Es posible que incluso mi familia, esas personas que recuerdo como mi hija y mi madre, mi exmujer, la estudiante que fue mi amante durante tres semanas, el niño al que llamo mi hijo y cuyo rostro veo como un recuerdo de mi propia cara fotografiada de bebé, sean, todos, figments, del latín fingere, fingir, simular (en otras palabras, aparentar o falsificar), todos ellos invenciones que también son ficciones, un catálogo de impostores. Figment es una palabra que nunca utilizó Shakespeare; búsquese en su corpus. Pero no así Hobbes, él comprendió su potencia, compárese su teoría de la personificación: «Un ídolo, o mera ficción [figment] de la mente, puede ser personificado —es decir, representado, incluso interpretado—, como lo fueron los dioses de los paganos, que, por medio de los funcionarios designados por el Estado, eran personificados, y tenían posesiones y otros bienes y derechos que los hombres dedicaban y consagraban a ellos, de tiempo en tiempo. Pero los ídolos no pueden ser autores porque un ídolo no es nada».
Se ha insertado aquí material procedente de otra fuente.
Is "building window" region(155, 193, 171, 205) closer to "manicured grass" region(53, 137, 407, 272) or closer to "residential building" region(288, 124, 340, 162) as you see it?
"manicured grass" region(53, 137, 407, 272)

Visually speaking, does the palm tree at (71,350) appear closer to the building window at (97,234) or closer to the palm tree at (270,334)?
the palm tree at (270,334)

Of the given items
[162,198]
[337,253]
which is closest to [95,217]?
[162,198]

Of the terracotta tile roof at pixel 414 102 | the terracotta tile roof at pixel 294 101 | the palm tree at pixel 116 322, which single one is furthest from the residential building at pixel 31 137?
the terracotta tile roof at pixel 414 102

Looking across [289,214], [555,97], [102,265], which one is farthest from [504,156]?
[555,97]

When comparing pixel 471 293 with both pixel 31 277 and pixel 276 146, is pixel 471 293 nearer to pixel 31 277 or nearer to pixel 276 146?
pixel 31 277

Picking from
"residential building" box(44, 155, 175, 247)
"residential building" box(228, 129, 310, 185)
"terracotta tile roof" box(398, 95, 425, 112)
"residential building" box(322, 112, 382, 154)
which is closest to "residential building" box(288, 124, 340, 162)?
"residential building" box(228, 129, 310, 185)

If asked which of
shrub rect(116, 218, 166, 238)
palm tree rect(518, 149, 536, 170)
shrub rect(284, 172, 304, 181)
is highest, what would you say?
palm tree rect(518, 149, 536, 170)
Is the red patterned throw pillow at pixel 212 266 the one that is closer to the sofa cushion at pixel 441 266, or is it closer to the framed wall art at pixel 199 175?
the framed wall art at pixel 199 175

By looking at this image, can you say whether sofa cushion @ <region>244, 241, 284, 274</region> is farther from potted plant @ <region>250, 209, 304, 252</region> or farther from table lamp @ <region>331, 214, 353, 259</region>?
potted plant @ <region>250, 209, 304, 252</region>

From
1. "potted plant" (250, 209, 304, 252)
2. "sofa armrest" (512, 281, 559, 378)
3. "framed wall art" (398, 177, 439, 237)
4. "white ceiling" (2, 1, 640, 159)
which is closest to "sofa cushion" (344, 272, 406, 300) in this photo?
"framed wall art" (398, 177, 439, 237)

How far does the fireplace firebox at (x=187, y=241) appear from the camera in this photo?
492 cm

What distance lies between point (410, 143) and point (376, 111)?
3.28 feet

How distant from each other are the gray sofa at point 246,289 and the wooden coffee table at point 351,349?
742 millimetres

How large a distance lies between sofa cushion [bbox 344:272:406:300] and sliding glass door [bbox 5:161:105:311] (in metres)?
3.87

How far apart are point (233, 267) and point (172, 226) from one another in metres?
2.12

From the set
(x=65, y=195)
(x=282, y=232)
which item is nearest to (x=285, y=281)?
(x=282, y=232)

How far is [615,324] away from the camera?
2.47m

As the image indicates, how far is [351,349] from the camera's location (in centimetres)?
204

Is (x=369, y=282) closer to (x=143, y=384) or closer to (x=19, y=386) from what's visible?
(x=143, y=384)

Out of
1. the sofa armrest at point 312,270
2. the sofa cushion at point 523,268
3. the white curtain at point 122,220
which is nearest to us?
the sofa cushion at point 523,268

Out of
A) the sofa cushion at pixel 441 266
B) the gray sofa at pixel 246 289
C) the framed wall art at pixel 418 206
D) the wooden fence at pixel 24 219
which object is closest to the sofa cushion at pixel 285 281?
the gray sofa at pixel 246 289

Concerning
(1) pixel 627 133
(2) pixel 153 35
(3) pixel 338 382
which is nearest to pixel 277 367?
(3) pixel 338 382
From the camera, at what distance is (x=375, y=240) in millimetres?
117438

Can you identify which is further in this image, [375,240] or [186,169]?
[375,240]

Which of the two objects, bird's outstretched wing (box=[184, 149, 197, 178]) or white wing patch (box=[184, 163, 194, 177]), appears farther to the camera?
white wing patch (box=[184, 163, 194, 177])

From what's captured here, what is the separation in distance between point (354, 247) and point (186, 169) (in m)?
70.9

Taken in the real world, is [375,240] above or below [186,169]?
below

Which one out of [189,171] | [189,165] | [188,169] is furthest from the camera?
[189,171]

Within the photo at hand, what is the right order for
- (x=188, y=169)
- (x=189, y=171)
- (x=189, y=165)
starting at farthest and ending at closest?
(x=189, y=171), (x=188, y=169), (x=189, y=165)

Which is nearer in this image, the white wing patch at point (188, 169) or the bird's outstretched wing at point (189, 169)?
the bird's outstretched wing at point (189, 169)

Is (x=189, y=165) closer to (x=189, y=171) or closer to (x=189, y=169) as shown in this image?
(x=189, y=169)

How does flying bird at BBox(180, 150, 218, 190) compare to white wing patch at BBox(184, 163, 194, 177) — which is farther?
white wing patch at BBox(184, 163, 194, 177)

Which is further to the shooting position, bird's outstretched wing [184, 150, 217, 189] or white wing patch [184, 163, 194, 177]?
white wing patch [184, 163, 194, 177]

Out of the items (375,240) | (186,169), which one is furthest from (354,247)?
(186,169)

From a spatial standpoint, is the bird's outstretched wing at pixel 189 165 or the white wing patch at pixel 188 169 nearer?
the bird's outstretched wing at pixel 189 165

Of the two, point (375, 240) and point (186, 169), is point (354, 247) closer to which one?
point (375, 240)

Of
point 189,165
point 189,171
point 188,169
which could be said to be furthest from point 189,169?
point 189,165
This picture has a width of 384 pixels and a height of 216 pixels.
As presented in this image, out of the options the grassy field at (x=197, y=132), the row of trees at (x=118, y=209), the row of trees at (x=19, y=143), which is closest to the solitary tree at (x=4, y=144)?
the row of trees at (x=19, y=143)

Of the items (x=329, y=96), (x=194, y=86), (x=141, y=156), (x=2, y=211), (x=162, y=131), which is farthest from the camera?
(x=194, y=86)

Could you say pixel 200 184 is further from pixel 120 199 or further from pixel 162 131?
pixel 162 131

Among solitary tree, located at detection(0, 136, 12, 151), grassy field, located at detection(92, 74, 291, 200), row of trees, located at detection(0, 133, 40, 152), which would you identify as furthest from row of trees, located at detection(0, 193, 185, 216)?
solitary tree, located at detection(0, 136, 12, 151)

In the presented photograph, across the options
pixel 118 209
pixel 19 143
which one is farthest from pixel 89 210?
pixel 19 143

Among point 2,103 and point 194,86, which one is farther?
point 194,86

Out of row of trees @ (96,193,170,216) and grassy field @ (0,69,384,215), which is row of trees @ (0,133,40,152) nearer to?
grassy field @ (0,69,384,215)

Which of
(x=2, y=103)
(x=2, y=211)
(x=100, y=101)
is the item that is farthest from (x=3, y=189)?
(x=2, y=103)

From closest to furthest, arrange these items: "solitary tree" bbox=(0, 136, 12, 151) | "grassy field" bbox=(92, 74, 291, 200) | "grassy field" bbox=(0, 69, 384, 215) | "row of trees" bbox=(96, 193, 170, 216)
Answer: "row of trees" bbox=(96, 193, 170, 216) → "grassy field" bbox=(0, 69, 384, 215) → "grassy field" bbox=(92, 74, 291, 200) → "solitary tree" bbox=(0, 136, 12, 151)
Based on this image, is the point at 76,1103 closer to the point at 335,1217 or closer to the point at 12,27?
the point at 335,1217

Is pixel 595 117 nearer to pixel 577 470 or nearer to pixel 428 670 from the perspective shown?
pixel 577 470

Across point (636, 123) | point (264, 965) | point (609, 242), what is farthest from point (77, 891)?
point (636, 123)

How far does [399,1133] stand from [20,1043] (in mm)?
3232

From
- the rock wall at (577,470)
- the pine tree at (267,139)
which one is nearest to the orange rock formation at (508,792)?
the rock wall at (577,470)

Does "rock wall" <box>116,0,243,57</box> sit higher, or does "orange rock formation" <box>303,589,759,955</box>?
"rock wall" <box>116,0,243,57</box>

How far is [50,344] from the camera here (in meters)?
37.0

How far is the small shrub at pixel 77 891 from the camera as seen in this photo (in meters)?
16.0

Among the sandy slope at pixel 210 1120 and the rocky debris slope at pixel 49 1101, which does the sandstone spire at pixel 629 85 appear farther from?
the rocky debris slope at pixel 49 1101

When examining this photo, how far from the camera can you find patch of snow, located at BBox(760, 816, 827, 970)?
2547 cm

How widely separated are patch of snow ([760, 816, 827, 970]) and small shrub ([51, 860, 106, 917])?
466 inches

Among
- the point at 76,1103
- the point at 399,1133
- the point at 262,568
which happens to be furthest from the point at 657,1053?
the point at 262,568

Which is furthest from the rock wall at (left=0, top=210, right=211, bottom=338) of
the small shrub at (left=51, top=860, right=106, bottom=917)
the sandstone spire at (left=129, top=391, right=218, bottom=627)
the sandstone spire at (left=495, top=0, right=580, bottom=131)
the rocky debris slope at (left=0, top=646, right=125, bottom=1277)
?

¿Y si, mi querido Jeremy —yo mismo, hablando ahora al reflejo de mi mente desquiciada porque quién sabe si alguien llegará a leer estas palabras—, mi familia y mi pasado son meros ídolos hobbesianos, figments de mi cerebro, que he estado personificando para mí mismo? ¿Y si la mano del artista ha cogido rostros conocidos fugazmente, los ha manipulado y ha permitido que la maquinaria de mis pensamientos los convierta en un pase de diapositivas de recuerdos falsos? ¿Y si he estado en una sala blanca y fría toda mi vida adulta, desde que acabé el instituto o la universidad, confinado para ser observado, medicado, sometido a terapia electroconvulsiva, y aun así considerado todavía tan peligroso para sí mismo y para los demás que ese que soy yo debe ser mantenido en aislamiento, en una celda acolchada, esposado, con los ojos vendados, duchándose en soledad, sin ver nunca las caras de los hombres y mujeres que lo vigilan y mantienen encarcelado, me mantienen encarcelado, la primera señal de locura es la disociación del yo, ya no lo sé, no lo podría decir con certeza, la pluma, en cualquier caso, se ha quedado sin tinta y la punta de metal labrado araña el papel, desgarrando la endeble página gris, que no es de algodón sino de pasta de celulosa, resmas enteras, susceptibles de una rápida descomposición, de manera que el texto mismo no tardaría en desaparecer, desintegrándose mucho antes de que haya acabado este testamento.